Once IRCC has been advised, we will contact applicants directly to tell them what they need to do to sponsor or add their child to their application.
Those who do not qualify as dependants may still have several other options. Visit IRCC’s website to find out the ways someone may be eligible to immigrate to Canada.
October 4, 2017 – Ottawa, ON – As part of the Government of Canada’s commitment to provide greater flexibility in meeting requirements for those who wish to obtain Canadian citizenship, the Honourable Ahmed Hussen, Minister of Immigration, Refugees and Citizenship, announced today a significant milestone in implementing changes to the Citizenship Act through the adoption of Bill C-6.

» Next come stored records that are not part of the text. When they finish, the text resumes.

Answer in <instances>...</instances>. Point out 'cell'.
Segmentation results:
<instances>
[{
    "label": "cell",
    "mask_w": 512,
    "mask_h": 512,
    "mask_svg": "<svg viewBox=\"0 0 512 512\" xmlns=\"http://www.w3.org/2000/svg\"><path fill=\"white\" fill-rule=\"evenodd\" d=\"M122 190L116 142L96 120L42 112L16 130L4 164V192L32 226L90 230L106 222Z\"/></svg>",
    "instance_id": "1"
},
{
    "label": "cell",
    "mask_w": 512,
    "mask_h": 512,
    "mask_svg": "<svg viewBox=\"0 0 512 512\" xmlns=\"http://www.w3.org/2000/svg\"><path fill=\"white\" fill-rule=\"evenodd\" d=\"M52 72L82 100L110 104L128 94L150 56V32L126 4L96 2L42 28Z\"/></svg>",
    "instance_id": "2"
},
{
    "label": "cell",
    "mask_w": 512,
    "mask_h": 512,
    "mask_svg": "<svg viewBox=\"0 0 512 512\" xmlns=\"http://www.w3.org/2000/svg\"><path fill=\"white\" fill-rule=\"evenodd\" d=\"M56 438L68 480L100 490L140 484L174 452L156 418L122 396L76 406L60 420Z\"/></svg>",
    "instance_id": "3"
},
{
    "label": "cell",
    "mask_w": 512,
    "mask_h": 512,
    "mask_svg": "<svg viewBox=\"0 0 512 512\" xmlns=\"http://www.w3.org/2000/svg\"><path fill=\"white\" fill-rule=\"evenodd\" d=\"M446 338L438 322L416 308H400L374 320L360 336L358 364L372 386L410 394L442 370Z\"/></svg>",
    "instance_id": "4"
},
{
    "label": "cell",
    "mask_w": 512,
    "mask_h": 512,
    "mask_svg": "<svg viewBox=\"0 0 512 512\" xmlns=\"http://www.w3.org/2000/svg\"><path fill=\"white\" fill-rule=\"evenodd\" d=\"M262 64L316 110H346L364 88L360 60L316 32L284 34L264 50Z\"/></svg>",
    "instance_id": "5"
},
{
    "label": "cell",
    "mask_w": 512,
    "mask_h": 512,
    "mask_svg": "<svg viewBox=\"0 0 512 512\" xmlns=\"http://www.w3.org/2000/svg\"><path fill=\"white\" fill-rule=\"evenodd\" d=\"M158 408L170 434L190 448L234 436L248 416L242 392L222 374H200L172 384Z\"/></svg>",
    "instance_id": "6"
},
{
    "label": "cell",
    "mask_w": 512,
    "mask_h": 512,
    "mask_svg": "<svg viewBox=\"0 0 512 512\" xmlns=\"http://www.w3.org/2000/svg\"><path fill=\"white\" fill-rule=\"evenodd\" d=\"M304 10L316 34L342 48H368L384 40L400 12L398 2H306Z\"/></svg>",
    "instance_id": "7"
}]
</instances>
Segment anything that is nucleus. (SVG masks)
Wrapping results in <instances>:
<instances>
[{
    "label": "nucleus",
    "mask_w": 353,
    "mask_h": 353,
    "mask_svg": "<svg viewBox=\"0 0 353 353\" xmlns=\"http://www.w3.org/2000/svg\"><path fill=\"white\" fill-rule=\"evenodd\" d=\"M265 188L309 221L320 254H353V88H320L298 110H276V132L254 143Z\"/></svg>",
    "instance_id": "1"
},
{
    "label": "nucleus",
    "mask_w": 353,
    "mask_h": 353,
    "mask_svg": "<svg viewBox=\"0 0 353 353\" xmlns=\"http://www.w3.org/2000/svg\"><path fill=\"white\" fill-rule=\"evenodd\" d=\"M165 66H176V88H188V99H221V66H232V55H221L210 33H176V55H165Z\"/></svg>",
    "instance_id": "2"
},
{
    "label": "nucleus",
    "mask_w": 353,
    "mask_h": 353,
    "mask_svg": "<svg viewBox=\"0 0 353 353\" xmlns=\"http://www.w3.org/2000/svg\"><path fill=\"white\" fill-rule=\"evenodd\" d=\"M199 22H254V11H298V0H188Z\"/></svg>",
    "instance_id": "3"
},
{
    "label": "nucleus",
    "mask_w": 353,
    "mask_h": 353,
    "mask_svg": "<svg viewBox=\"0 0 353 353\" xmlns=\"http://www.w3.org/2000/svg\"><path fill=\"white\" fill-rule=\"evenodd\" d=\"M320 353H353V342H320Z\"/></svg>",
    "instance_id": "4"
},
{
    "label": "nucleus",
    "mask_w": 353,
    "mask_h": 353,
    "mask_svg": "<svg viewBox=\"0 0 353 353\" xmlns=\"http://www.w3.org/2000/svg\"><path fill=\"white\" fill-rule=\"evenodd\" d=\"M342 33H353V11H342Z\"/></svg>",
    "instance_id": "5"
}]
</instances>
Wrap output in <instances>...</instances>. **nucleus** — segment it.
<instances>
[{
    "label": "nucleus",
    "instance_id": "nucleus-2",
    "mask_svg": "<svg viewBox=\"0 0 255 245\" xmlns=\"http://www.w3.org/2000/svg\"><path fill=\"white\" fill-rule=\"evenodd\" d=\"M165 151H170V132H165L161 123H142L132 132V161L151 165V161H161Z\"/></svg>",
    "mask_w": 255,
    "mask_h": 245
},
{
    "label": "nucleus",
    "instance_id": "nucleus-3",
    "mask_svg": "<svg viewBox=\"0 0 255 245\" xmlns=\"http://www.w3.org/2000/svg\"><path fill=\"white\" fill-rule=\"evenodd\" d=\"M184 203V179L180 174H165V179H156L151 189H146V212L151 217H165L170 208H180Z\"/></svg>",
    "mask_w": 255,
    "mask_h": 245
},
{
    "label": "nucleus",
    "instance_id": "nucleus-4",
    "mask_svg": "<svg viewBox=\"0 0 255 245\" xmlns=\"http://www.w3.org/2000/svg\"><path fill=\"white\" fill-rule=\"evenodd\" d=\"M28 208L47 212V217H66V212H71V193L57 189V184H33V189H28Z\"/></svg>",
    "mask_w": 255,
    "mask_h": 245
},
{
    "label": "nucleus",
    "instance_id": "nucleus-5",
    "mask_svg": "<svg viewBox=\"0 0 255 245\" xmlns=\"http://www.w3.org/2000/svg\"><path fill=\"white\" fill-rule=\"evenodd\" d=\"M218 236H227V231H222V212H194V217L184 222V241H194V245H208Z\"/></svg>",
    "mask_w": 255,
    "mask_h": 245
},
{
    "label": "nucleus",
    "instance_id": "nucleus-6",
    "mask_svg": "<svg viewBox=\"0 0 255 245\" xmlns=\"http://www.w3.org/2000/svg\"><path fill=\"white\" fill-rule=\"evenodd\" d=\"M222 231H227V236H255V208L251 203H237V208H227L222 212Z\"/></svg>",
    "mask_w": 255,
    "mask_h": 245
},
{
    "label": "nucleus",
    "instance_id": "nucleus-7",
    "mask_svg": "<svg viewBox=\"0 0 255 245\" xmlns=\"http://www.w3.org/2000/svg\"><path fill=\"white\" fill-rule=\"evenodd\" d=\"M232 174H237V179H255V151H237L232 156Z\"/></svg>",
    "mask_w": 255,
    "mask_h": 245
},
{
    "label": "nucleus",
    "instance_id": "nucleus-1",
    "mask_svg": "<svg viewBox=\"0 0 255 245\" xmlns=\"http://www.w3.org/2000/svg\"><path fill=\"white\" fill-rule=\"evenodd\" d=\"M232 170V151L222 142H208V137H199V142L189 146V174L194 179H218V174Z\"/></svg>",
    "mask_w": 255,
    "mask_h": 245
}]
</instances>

Further to changes introduced upon Royal Assent which repealed certain provisions of the former government’s Bill C-24, important changes to physical presence and the age required to meet language and knowledge requirements for permanent residents who are applying for citizenship will come into effect on October 11, 2017. The new requirements will give more flexibility to both younger and older eligible immigrants to obtain citizenship. They will also help individuals who have already begun building lives in Canada achieve citizenship faster.
Citizenship applicants who meet the new requirements must wait until October 11, 2017, before applying for citizenship. This is the date when the changes come into effect, and when the new citizenship application forms and guides will be available.
More changes to the Citizenship Act are expected to take effect later this year and in early 2018. For a complete list of past, current and future changes to the Citizenship Act and their effective dates, please read the Bill C-6 Backgrounder
Citizenship requirements for physical presence, language and knowledge will change on October 11, 2017. Applicants can apply for citizenship under the new rules using updated forms available October 11. The following changes will be expected to come into effect:
- Physical presence in Canada requirements will be reduced to three out of five years.
- A portion of time spent in Canada before permanent resident status will count towards residency requirements.
- Age range for language and knowledge requirements will be reduced to 18-54 years old.
The changes are part of the amendments that received Royal Assent in June. For a complete list of changes, please read the Bill C-6 Backgrounder.